┌─ TASK INPUT

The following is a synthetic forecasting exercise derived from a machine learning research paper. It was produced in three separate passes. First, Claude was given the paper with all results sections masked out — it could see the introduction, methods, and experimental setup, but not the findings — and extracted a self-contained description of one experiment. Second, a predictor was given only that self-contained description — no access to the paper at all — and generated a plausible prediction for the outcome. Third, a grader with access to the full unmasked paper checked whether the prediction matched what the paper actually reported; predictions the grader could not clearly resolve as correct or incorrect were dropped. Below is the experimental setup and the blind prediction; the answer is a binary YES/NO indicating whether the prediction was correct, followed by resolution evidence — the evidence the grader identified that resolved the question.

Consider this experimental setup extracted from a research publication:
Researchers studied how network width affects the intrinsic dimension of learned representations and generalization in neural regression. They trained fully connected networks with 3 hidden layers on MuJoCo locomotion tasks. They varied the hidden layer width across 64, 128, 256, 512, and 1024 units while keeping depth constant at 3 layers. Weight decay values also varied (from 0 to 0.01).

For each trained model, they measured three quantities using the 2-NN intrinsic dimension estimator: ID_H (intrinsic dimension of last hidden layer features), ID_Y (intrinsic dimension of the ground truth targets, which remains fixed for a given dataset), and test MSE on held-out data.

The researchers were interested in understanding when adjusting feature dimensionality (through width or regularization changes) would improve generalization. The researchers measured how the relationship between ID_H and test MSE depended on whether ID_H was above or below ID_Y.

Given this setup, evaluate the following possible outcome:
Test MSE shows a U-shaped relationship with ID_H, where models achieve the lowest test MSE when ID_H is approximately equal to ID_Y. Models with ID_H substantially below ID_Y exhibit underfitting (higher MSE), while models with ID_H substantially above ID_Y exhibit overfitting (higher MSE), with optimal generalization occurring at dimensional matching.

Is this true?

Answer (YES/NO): NO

└─

_TASK OBJECTIVE_
For every line of the records that has the word "above" in it, make a copy.

_RESPONSE FOR THIS EXERCISE_
The researchers were interested in understanding when adjusting feature dimensionality (through width or regularization changes) would improve generalization. The researchers measured how the relationship between ID_H and test MSE depended on whether ID_H was above or below ID_Y.
Test MSE shows a U-shaped relationship with ID_H, where models achieve the lowest test MSE when ID_H is approximately equal to ID_Y. Models with ID_H substantially below ID_Y exhibit underfitting (higher MSE), while models with ID_H substantially above ID_Y exhibit overfitting (higher MSE), with optimal generalization occurring at dimensional matching.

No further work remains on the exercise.